Leaving next Wednesday . I'll report back on Sunday.


----------



## BIGEYURK25 (Apr 4, 2013)

Heard 8-10" of ice in cooks bay


----------



## Full_Choke (Apr 13, 2004)

BIGEYURK25 said:


> Heard 8-10" of ice in cooks bay


I haven't checked reports for Jackson Pointe but Port Bolster looks good.
Good luck Revpilot


----------



## bigfish713 (Dec 20, 2005)

Heading there next week 
Revpilot please post a report or pm me


----------



## kisherfisher (Jul 16, 2012)

From another site , there have been good catches in deeper water off Port Bolster.Good ice with some snow on top.


----------



## kisherfisher (Jul 16, 2012)

revpilot said:


> Leaving next Wednesday . I'll report back on Sunday.


Good luck Rev ! I didn't make plans for over there thinking Erie was a go this year .LOL


----------



## Scum_Frog (Apr 3, 2009)

seen some pics on revpilots page.
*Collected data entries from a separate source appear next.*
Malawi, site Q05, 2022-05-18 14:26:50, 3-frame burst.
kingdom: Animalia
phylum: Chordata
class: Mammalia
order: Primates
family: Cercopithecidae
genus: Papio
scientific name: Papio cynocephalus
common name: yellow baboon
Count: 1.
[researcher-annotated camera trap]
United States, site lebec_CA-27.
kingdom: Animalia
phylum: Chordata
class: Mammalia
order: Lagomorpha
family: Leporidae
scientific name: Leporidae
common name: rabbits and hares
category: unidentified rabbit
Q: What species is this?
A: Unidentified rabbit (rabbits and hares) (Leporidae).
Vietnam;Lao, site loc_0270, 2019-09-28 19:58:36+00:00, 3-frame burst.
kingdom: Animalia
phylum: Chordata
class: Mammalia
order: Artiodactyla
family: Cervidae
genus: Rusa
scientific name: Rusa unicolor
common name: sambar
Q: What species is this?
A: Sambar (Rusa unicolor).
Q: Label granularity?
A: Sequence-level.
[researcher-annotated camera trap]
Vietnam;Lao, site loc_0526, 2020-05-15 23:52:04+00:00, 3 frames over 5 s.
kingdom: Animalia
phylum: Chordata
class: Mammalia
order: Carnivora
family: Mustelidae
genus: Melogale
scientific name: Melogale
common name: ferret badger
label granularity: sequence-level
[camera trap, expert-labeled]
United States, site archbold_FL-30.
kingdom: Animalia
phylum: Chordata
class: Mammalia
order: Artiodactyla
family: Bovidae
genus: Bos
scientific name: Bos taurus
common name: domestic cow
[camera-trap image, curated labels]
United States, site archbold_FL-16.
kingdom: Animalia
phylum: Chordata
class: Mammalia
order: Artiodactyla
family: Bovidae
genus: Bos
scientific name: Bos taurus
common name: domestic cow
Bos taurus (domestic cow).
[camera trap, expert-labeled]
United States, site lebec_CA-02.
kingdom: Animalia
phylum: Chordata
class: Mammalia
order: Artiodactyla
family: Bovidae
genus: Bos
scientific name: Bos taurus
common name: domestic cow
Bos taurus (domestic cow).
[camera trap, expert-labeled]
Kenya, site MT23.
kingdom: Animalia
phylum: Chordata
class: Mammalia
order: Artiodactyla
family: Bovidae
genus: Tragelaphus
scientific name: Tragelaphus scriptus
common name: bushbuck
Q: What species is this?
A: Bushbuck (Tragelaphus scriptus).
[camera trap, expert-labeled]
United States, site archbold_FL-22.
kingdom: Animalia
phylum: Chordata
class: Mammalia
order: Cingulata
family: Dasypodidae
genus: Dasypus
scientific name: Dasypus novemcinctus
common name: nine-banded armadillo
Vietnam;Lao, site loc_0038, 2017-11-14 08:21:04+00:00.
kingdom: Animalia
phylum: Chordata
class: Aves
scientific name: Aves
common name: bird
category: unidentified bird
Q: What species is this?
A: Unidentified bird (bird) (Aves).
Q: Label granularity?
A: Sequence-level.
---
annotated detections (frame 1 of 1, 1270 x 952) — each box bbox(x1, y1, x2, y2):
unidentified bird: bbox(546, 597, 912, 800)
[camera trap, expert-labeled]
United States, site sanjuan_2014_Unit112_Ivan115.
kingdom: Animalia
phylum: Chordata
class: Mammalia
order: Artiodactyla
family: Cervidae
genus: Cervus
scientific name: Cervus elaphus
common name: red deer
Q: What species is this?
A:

Seems to be doing pretty well up there!!!


----------



## Sdfish (Jan 8, 2015)

I'd like to plan a trip up there with my son next year. Does anyone have info for somewhere to stay that's on the water to wake up and walk out and fish. Or even a semi- guided trip? Any info would be appreciated.


----------



## BibbsTaxidermy (Aug 31, 2009)

revpilot said:


> Leaving next Wednesday . I'll report back on Sunday.


REV any info from your trip!? Thinking about going this upcoming weekend!


----------



## Full_Choke (Apr 13, 2004)

Sdfish said:


> I'd like to plan a trip up there with my son next year. Does anyone have info for somewhere to stay that's on the water to wake up and walk out and fish. Or even a semi- guided trip? Any info would be appreciated.


Lots of info on another site, I'll send you a PM


----------